Our systematic review suggests that with the current availability of data and information about the drivers of non-urgent ED use, it is challenging to select and implement strategies to reduce such visits. However, innovative interventions that are piloted to address this problem can serve as natural experiments and should capture data on a range of unintended consequences. The results of such interventions can in turn help to improve the evidence base. While we lack clarity as to the precise definition of a “non-urgent” or “unnecessary” ED visit, the concept is a constructive one that should be standardized and explored.

Billings and colleagues' work indicates that non-urgent ED use is a useful barometer of access to primary care. If so, rates of non-urgent ED visits and other conditions that should be amenable to good outpatient care could be used to monitor the impact of ACOs and other measures to improve population health. It is likely that communities with low rates of non-urgent ED use not only have better access to primary care, but patients who are educated about appropriate care seeking and convenient alternatives for acute care.
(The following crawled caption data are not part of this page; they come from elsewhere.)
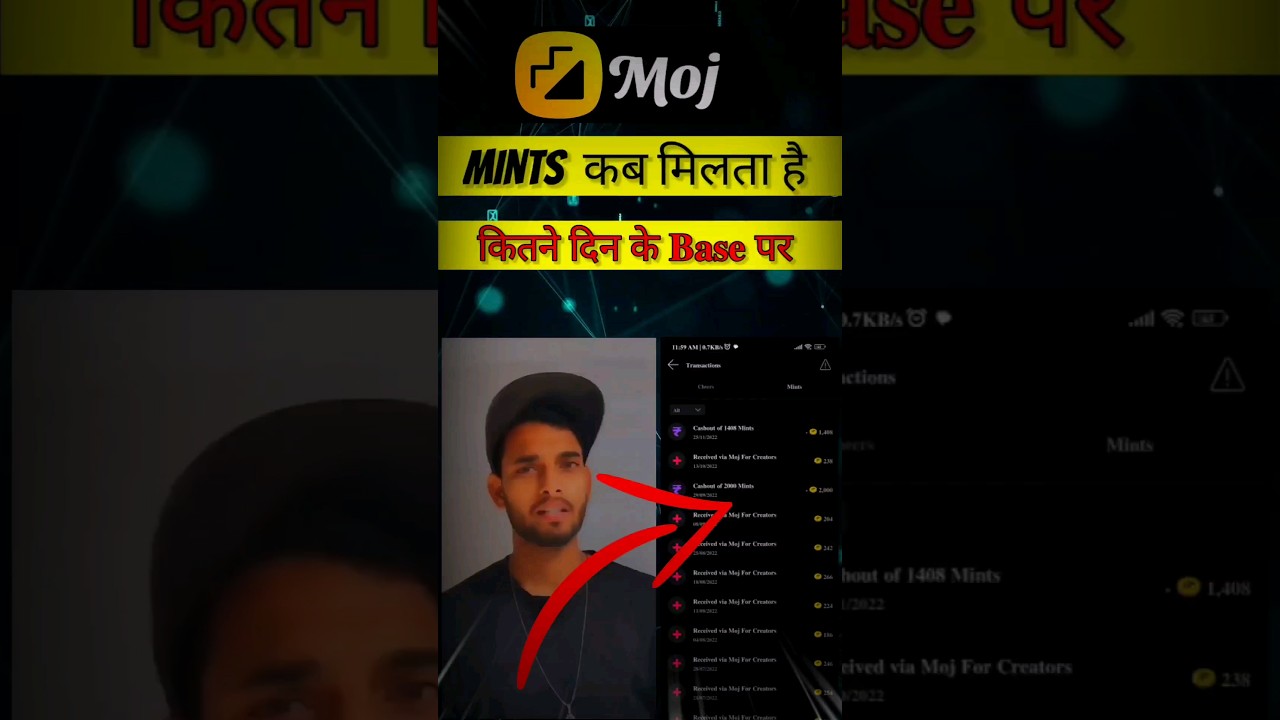 Mints Kab Milte Hai  ? || Moj App 😀🔥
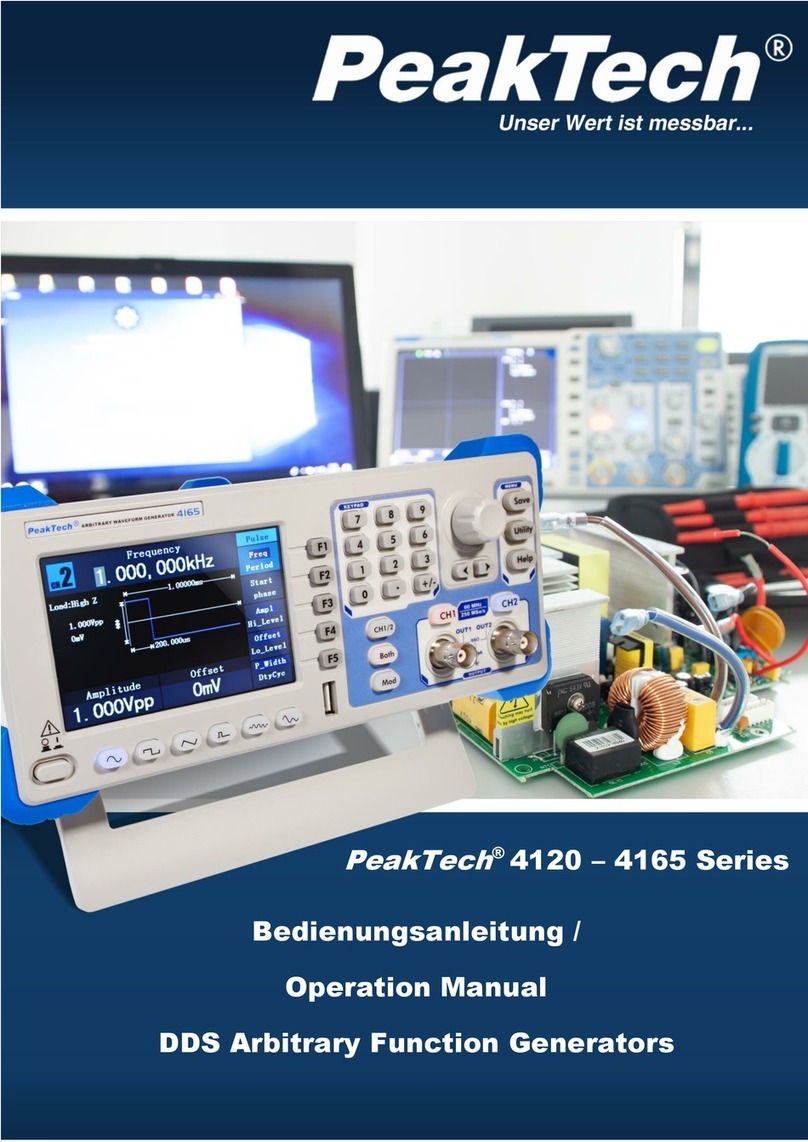 PeakTech 4165 Series Operation manual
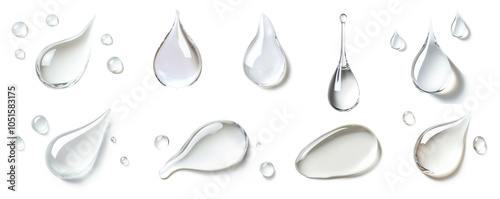 Obraz na płótnie Water Drops: A Collection of Liquid Reflections w salonie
This week RAND released a major report on the evolving roles of EDs in the nation's health care system. The report asserts that policymakers are disproportionately focused on non-urgent ED use (which it argues is best addressed by improving access to primary care) and not enough on the growing role of EDs as a major entry point for enabling or preventing costly hospital admissions.

Despite the merits of this argument, the Washington State Health Authority and other groups aren't likely to shift their focus from non-urgent ED use anytime soon. Big bills for minor illness care stimulate ongoing interest. Use of the ED for non-urgent conditions that can and should be handled elsewhere is not only costly, but the lack of continuity may not be good for patients.

If we hope to solve this problem, we must do the necessary work to understand, measure, and reduce non-urgent ED use in ways that improve outcomes and enhance value rather than simply turning people away. This is the best way to ensure that patients to get the right care in the right place at the right time.


Lori Uscher-Pines is an associate policy researcher at the nonprofit, nonpartisan RAND Corporation.